Salí
de rebajas como el que juega a la Primitiva: sin convencimiento de poder ganar
el premio mayor. No había andado más de doscientos metros cuando me topé con el
primer escaparate que consiguió captar toda mi atención: rebajas de hasta el
80%. Como para no detenerse, aunque sólo fuera por curiosidad. El corazón me
latió con fuerza, rebrincado, como la leona que olfatea la gacela en la sabana
–lo que se aprende durante la siesta, incluso con los ojos cerrados-. Una vez
dentro del establecimiento, como por arte de magia, el gigantesco 80% del
escaparate desapareció, sustituido por otras cifras de menor atractivo y
reducción: 10%, 15%, 20% en el mejor de los casos. Desilusionado, en parte
engañado, me dispuse a abandonar el comercio cuando en el último instante, en
esa mirada postrera y llena de esperanza en la que deseamos atisbar El Dorado
tras nuestro largo viaje, descubrí el hipnótico 80% en una esquina, muy cerca
de los probadores. Como quien contempla un milagro, como el que se enfrenta a
una resurrección del pasado, alucinado y extasiado, me acerqué hasta la mágica
esquina coronada por la mágica cifra. No me fue necesario avanzar más de dos
metros para descubrir que las prendas rebajadas al 80% eran de la época en la
que Madonna cantaba el Like a virgin
y que, seguramente, en su momento –cuando fueron confeccionadas- tuvieron que
tener un precio menor al que anunciaba la “descomunal” rebaja. Que los Spandau
Ballet, en versión inflada, casi neumática, hayan vuelto tantos años después tiene
su gracia, pero tampoco es como para regresar a aquella moda horrible de
hombreras exageradas y desafiantes tonalidades que te dejaban los ojos y el
alma en estado de shock, cuando no malheridas o mutiladas, en el peor de los
casos.

*Actividad*:
Escribe cada uno de los distintos porcentajes de rebaja que se mencionan en el texto sobre las rebajas, sin repetir ninguno.

*Material extraído*:
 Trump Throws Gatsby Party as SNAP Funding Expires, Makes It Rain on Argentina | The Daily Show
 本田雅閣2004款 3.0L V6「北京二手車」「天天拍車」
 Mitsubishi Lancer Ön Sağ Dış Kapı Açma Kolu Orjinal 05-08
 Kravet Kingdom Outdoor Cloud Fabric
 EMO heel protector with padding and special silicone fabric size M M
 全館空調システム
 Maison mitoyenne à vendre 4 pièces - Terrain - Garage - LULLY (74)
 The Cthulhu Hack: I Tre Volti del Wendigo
* * *
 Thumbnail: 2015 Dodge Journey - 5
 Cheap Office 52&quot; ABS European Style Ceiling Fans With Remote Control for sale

*Respuesta*:
80%, 10%, 15% y 20%.